Most of the unrest has been concentrated around Noumea, in New Caledonia’s south. The French authorities are investigating several episodes of the previous weeks: some Kanak protesters were shot by unknown assailants; a video showed French police officers forcing a Kanak protester to his knees so that one officer could kick the man’s head; and a police officer of Kanak heritage reportedly got a severe beating from members of a local French militia.

Two police officers have been killed by protesters. According to French authorities, 192 more officers have been injured. Police leaders have said that protesters weaponized some barricades with gas tanks. One police officer was injured after falling into a manhole that protesters converted into a hidden trap. This week, there were reports of more shootings.

A spokeswoman for Louis Le Franc, France’s top official in New Caledonia, declined to comment.

The death toll from the current violence is much lower than in New Caledonia’s civil war. Nonetheless, “the scale of the damage that’s been done to Noumea is on a much greater scale,” Dr. Muckle said. “It’s a real shock to a lot of New Caledonians about what can be done in a short time. A lot of people are seriously thinking about their future in New Caledonia.”

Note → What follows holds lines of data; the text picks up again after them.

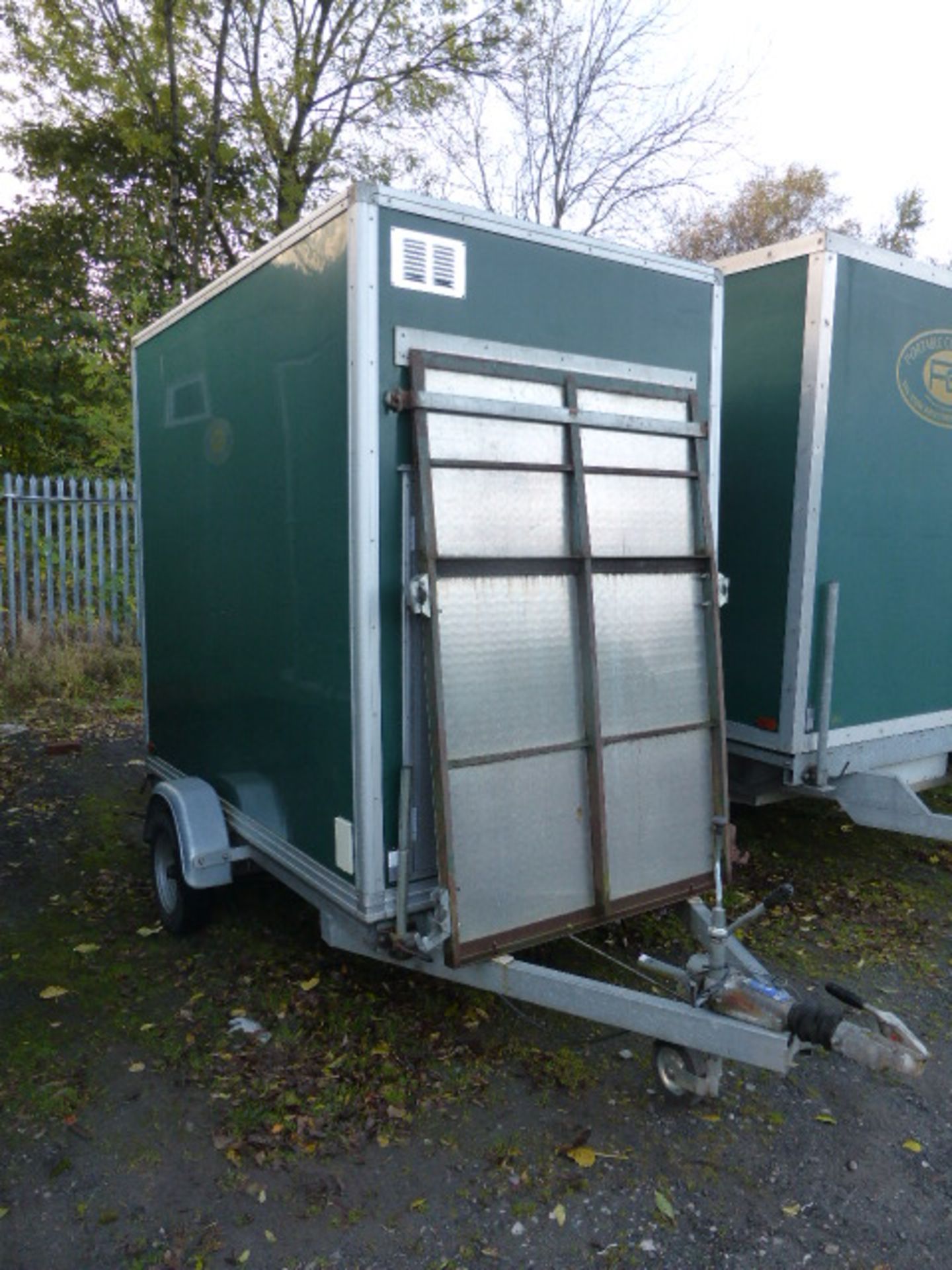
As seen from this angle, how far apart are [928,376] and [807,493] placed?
1.09m

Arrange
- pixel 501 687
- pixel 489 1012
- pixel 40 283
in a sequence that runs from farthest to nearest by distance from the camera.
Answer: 1. pixel 40 283
2. pixel 489 1012
3. pixel 501 687

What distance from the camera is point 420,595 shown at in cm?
294

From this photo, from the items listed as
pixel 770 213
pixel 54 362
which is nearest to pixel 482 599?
pixel 54 362

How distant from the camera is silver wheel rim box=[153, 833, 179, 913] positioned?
4.32 m

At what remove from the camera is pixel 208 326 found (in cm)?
404

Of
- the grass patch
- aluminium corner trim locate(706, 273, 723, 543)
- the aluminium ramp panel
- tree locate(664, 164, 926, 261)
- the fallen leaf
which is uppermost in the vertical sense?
tree locate(664, 164, 926, 261)

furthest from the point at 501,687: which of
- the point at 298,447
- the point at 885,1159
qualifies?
the point at 885,1159

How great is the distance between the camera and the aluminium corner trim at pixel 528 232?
2.93 meters

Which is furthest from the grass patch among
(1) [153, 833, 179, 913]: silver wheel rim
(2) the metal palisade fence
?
(1) [153, 833, 179, 913]: silver wheel rim

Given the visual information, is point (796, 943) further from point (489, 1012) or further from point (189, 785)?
point (189, 785)

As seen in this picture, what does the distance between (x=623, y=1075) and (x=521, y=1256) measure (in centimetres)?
92

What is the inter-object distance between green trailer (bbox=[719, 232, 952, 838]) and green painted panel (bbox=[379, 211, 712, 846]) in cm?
87

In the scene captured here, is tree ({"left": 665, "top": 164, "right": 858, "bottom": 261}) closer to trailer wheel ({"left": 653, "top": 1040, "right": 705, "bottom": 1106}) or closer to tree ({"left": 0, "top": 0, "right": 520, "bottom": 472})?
tree ({"left": 0, "top": 0, "right": 520, "bottom": 472})

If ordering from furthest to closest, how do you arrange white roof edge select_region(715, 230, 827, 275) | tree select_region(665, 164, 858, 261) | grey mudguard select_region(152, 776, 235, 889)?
tree select_region(665, 164, 858, 261) < white roof edge select_region(715, 230, 827, 275) < grey mudguard select_region(152, 776, 235, 889)
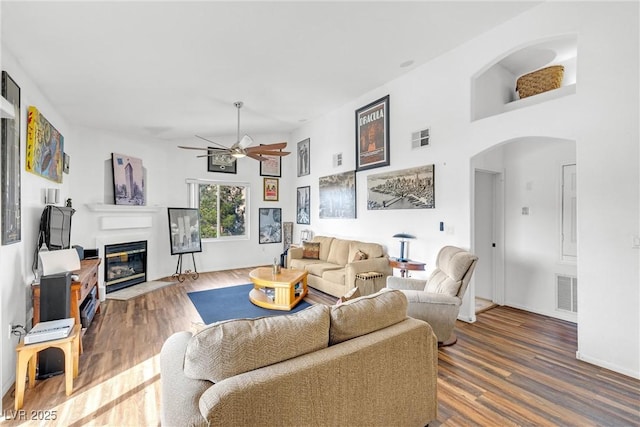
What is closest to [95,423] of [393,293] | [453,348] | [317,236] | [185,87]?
[393,293]

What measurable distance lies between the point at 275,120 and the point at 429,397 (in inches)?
226

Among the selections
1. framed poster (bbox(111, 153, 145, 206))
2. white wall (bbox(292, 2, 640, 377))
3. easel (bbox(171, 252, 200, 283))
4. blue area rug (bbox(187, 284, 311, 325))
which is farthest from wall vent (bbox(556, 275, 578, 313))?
framed poster (bbox(111, 153, 145, 206))

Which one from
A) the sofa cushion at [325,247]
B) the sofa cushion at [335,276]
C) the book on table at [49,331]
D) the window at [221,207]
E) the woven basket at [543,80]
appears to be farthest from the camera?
the window at [221,207]

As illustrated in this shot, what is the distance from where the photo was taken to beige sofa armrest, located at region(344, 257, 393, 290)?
173 inches

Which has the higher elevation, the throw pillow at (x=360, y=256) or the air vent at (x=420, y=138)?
the air vent at (x=420, y=138)

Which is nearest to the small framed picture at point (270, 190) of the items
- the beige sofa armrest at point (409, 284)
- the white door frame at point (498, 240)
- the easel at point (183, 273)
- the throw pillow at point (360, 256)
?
the easel at point (183, 273)

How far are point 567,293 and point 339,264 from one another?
10.8 feet

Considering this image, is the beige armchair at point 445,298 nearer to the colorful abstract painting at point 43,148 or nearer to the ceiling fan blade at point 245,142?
the ceiling fan blade at point 245,142

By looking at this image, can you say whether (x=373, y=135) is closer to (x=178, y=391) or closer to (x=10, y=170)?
(x=10, y=170)

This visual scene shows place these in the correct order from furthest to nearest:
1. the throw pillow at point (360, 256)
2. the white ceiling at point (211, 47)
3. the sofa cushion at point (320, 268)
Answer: the sofa cushion at point (320, 268)
the throw pillow at point (360, 256)
the white ceiling at point (211, 47)

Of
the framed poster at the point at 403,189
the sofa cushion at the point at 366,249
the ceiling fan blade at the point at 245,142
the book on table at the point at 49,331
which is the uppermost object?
the ceiling fan blade at the point at 245,142

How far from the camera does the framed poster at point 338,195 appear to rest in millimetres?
5727

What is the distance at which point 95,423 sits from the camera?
76.8 inches

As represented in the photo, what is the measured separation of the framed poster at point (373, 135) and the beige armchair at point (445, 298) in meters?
2.28
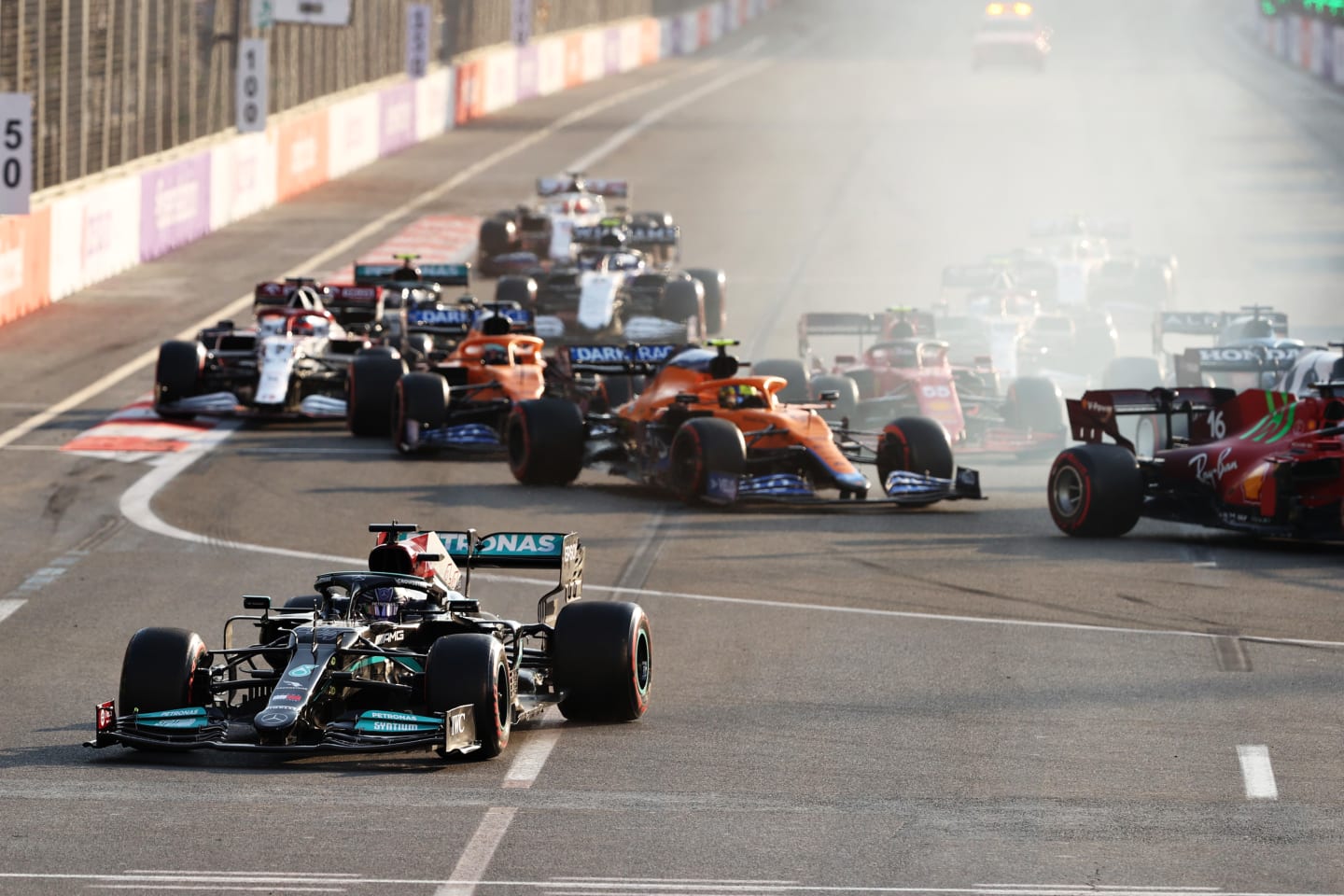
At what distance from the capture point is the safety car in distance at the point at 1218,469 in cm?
2050

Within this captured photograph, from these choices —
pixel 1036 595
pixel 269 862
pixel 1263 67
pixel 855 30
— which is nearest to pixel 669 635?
pixel 1036 595

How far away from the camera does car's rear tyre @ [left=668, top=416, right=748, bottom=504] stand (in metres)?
22.1

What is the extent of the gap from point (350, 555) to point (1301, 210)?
38780 mm

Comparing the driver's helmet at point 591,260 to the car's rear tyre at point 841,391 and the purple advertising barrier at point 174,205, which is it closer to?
the car's rear tyre at point 841,391

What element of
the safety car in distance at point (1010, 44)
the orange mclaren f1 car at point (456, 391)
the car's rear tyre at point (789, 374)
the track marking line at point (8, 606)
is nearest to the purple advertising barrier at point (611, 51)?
the safety car in distance at point (1010, 44)

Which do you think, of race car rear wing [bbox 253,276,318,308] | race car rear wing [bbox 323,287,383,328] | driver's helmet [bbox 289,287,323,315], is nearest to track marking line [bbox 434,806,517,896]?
driver's helmet [bbox 289,287,323,315]

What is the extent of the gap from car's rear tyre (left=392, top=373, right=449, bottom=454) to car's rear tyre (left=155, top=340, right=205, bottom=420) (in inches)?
132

Among them is Lizzie Carboni, a writer in Noumea. Armed police are stationed throughout her neighborhood. On Friday, a protester walked through her street threatening to burn residents’ homes. “I feel safe during the day,” Ms. Carboni said. “But at night, you can never be sure there won’t be a rock thrown at your window.”

Ms. Carboni is now trying to leave the territory. Last week, she attended an online seminar about migrating to New Zealand. She found more than a hundred other people on the call, most of whom appeared to be New Caledonians.

“When I see how rapidly the chaos came, you can never know what tomorrow is going to be like,” she said. “There’s no more confidence.”